Sto-Rox isn’t alone in this. Statewide, the percentage of school district budgets going to charter tuition payments doubled between the 2010-2011 school year and 2020-2021.
According to a survey by the Pennsylvania School Boards Association, charter payments were named the biggest source of budget pressure among school districts four years in a row.
Andrew Christ, PSBA’s director of education policy, said COVID relief funds have helped districts bolster mental health services and other kinds of programs that could attract families back from charter schools. Still, that won’t immediately stop the bleed.
“No matter what, if that kid decides to leave the school district for a charter school, our school districts have to pay that bill,” Christ said. “When it comes due, we have to pay that regardless of whether we'd like to or regardless of what our budget situation is.”
Increased funding for public schools included in the state budget is expected to create a buffer for school districts as they face the sharp decline in federal funding.
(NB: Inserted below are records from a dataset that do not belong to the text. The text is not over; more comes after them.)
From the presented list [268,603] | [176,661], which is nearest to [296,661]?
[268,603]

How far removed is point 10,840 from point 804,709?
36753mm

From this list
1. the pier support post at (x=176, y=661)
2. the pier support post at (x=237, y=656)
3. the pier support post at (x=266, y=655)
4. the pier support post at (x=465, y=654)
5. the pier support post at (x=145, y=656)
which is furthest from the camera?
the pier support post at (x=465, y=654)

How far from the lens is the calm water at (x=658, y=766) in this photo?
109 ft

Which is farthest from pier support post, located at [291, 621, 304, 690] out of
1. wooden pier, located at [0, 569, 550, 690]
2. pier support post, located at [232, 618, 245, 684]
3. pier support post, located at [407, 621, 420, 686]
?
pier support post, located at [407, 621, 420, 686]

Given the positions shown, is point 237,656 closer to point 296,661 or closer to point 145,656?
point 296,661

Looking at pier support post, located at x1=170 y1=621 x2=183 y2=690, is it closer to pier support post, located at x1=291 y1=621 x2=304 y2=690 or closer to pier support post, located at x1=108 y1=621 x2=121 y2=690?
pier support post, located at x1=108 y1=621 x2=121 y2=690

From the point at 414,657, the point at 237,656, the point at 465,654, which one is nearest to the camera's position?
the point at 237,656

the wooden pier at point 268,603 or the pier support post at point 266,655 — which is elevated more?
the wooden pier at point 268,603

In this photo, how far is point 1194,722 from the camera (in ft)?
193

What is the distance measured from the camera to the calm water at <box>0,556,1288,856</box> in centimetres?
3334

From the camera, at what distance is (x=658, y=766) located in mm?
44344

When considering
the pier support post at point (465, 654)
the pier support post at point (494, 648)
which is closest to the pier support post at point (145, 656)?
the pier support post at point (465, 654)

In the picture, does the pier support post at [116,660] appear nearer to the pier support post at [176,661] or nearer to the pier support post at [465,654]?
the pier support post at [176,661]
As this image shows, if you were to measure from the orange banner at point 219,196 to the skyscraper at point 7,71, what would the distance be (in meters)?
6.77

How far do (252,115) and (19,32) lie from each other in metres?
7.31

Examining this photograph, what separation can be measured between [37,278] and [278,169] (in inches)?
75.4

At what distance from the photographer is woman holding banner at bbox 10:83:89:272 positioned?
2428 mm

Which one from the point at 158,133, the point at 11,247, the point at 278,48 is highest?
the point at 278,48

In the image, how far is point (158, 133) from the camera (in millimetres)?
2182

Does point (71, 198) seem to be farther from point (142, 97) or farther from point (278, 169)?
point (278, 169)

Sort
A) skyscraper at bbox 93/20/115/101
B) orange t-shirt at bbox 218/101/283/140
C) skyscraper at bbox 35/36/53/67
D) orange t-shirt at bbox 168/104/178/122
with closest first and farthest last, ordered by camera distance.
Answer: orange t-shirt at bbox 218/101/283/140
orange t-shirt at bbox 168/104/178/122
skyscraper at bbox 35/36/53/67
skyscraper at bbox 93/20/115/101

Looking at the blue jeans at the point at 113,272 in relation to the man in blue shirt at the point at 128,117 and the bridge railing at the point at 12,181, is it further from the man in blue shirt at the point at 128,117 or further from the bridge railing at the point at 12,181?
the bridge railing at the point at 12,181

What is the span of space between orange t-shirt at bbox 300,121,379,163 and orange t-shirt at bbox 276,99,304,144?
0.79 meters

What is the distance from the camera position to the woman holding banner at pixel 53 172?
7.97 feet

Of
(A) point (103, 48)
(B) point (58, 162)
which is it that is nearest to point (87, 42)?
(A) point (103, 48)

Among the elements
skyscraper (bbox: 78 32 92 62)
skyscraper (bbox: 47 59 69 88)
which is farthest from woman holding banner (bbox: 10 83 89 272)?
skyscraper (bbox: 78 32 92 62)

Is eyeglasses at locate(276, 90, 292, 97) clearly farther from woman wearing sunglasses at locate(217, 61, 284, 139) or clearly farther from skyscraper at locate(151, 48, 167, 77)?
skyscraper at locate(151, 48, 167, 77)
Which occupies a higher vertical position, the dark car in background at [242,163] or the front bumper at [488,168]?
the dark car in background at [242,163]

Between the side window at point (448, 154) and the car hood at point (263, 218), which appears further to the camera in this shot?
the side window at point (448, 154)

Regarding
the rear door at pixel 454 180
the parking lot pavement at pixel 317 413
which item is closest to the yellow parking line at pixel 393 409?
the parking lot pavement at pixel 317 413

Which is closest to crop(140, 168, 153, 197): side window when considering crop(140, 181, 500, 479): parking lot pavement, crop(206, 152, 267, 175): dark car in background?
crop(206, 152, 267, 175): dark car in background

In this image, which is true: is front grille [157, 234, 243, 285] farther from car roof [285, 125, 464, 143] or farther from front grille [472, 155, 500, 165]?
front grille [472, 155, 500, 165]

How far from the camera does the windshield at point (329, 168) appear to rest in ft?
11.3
The adopted budget increases basic education funding by $567 million — the largest increase of that kind in Pennsylvania history. Sto-Rox is slated to receive a 15.5% increase in basic education funding from last year.
And once lawmakers negotiate the necessary code bills, Sto-Rox is expected to receive a share of the $100 million Level Up fund for the state’s poorest 100 schools.
Even so, officials with Sto-Rox and other districts that used their COVID funding for teacher salaries and recurring expenses — despite warnings not to — will now need to look for new ways to pay for those ongoing expenses.
To prevent that from turning into yet another budget hole, schools like Sto-Rox will need to figure out how to get enrollment back up so that their dollars aren’t funneled to other schools.
“And if we can bring those kids back from brick and mortar and cyber charter schools, we'll be okay,” Van Fossan sighed. “We really will be okay. That’s the key.”